Your hypotheticals are all extremely unlikely. People who ace interviews are usually good, and people who lean on stuff like ChatGPT aren't. I'd also rather not have someone dumping massive amounts of ChatGPT output into a good codebase.
>what's the problem?
Using a LLM is akin to copy/pasting code from random places. Sure, copy/paste can be done productively, except ChatGPT output comes completely untested and unseen by intelligent eyes. There are also unsolved copyright infringement issues via training data, and a question as to whether the generated code is even copyrightable as it is the output of a machine.

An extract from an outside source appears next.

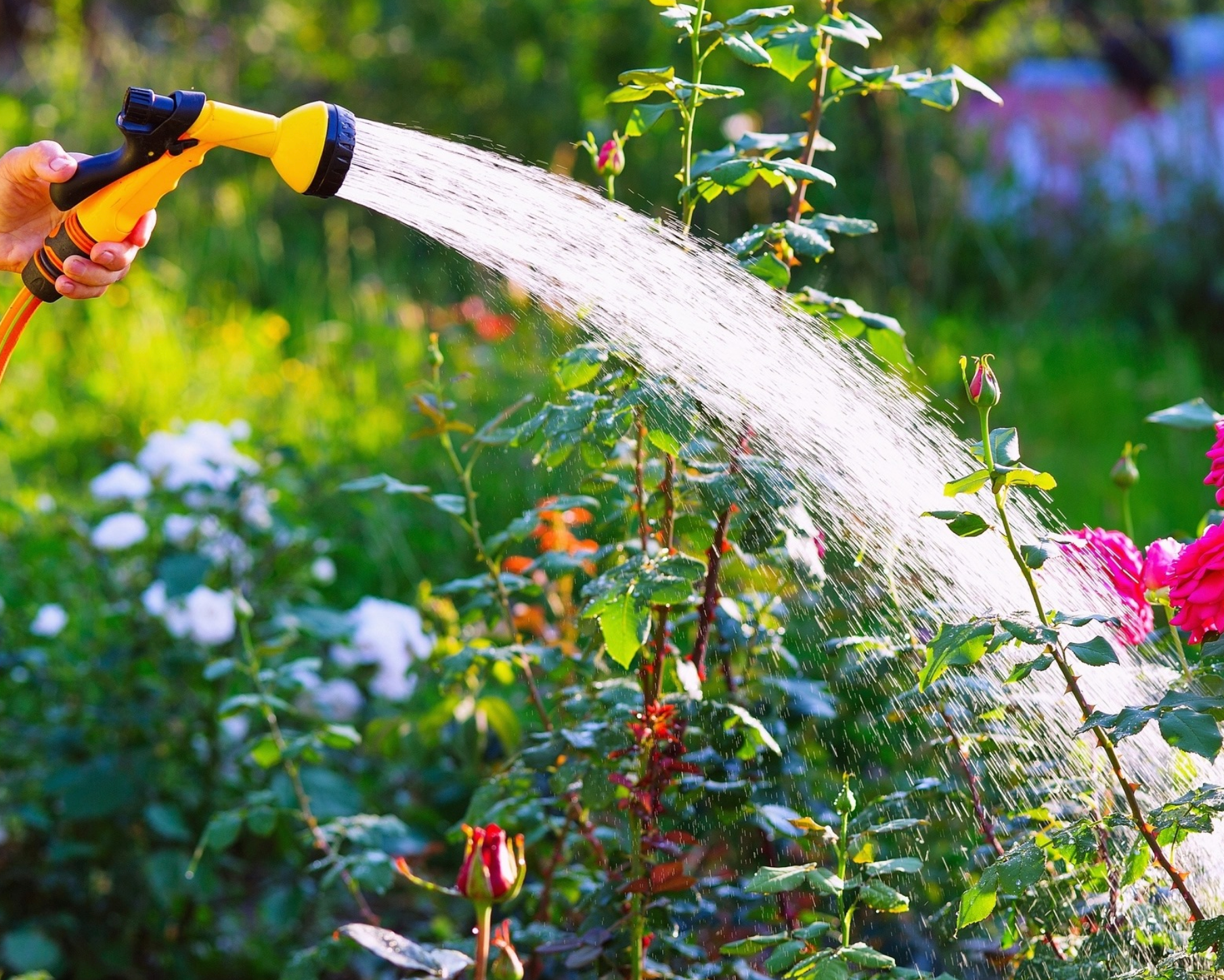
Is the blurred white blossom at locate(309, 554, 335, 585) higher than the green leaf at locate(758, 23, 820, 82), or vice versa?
the green leaf at locate(758, 23, 820, 82)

People who ace interviews are people with practice. That means you are last in a long line of unsuccessful interviews or the person constantly interviewing and will be leaving you as fast as they came in.
Find someone with a great resume and horrible interview skills. Chances are they have been working for years and are entering the job market for the first time. You are one of the firsts in their interview process. Grab them right away because once they start getting slightly good in the interview process someone will snap them up and realize they got a 10x (whatever it means to that company).
You'll never find that 10x if you are looking at interview performance unless you can compete on price and reputation.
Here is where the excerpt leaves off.